Items listed in a dataset
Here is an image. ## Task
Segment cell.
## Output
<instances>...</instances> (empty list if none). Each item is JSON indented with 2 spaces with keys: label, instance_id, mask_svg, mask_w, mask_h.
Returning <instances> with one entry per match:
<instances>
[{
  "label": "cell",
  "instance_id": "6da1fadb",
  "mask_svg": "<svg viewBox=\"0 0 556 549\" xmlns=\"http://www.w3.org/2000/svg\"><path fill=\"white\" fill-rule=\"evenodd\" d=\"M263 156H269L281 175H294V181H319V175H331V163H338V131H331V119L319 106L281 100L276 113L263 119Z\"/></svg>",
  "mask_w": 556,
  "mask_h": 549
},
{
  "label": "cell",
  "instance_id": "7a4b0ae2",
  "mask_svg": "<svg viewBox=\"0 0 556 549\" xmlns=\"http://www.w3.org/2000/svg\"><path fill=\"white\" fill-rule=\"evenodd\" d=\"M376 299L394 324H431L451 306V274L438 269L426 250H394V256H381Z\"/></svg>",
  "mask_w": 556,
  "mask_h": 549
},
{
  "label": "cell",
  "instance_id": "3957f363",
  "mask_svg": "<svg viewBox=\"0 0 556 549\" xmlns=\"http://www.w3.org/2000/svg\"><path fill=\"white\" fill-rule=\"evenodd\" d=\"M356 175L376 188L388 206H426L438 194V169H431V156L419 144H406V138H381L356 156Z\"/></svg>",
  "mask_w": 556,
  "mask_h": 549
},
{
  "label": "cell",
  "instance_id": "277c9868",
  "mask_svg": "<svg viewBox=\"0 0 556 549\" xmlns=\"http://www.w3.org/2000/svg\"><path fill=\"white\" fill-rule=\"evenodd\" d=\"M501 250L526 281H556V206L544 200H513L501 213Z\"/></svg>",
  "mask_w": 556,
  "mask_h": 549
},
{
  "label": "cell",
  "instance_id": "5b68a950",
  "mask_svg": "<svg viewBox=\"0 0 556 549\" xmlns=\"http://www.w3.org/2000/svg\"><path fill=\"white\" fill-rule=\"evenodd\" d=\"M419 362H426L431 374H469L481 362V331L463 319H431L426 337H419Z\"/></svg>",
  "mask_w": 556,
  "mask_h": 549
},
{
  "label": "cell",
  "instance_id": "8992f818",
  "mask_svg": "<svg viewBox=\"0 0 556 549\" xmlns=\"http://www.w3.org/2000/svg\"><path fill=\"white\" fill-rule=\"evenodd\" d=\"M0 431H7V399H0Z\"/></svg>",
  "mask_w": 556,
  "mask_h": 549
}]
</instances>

*INSTRUCTIONS TO FOLLOW:* Copy every line of the listing above word for word, leaving nothing out.

*WRITTEN ANSWER:*
Here is an image. ## Task
Segment cell.
## Output
<instances>...</instances> (empty list if none). Each item is JSON indented with 2 spaces with keys: label, instance_id, mask_svg, mask_w, mask_h.
Returning <instances> with one entry per match:
<instances>
[{
  "label": "cell",
  "instance_id": "6da1fadb",
  "mask_svg": "<svg viewBox=\"0 0 556 549\" xmlns=\"http://www.w3.org/2000/svg\"><path fill=\"white\" fill-rule=\"evenodd\" d=\"M263 156H269L281 175H294V181H319V175H331V163H338V131H331V119L319 106L281 100L276 113L263 119Z\"/></svg>",
  "mask_w": 556,
  "mask_h": 549
},
{
  "label": "cell",
  "instance_id": "7a4b0ae2",
  "mask_svg": "<svg viewBox=\"0 0 556 549\" xmlns=\"http://www.w3.org/2000/svg\"><path fill=\"white\" fill-rule=\"evenodd\" d=\"M376 299L394 324H431L451 306V274L438 269L426 250H394V256H381Z\"/></svg>",
  "mask_w": 556,
  "mask_h": 549
},
{
  "label": "cell",
  "instance_id": "3957f363",
  "mask_svg": "<svg viewBox=\"0 0 556 549\" xmlns=\"http://www.w3.org/2000/svg\"><path fill=\"white\" fill-rule=\"evenodd\" d=\"M356 175L376 188L388 206H426L438 194V169H431V156L419 144H406V138H381L356 156Z\"/></svg>",
  "mask_w": 556,
  "mask_h": 549
},
{
  "label": "cell",
  "instance_id": "277c9868",
  "mask_svg": "<svg viewBox=\"0 0 556 549\" xmlns=\"http://www.w3.org/2000/svg\"><path fill=\"white\" fill-rule=\"evenodd\" d=\"M501 250L526 281H556V206L544 200H513L501 213Z\"/></svg>",
  "mask_w": 556,
  "mask_h": 549
},
{
  "label": "cell",
  "instance_id": "5b68a950",
  "mask_svg": "<svg viewBox=\"0 0 556 549\" xmlns=\"http://www.w3.org/2000/svg\"><path fill=\"white\" fill-rule=\"evenodd\" d=\"M419 362H426L431 374H469L481 362V331L463 319H431L426 337H419Z\"/></svg>",
  "mask_w": 556,
  "mask_h": 549
},
{
  "label": "cell",
  "instance_id": "8992f818",
  "mask_svg": "<svg viewBox=\"0 0 556 549\" xmlns=\"http://www.w3.org/2000/svg\"><path fill=\"white\" fill-rule=\"evenodd\" d=\"M0 431H7V399H0Z\"/></svg>",
  "mask_w": 556,
  "mask_h": 549
}]
</instances>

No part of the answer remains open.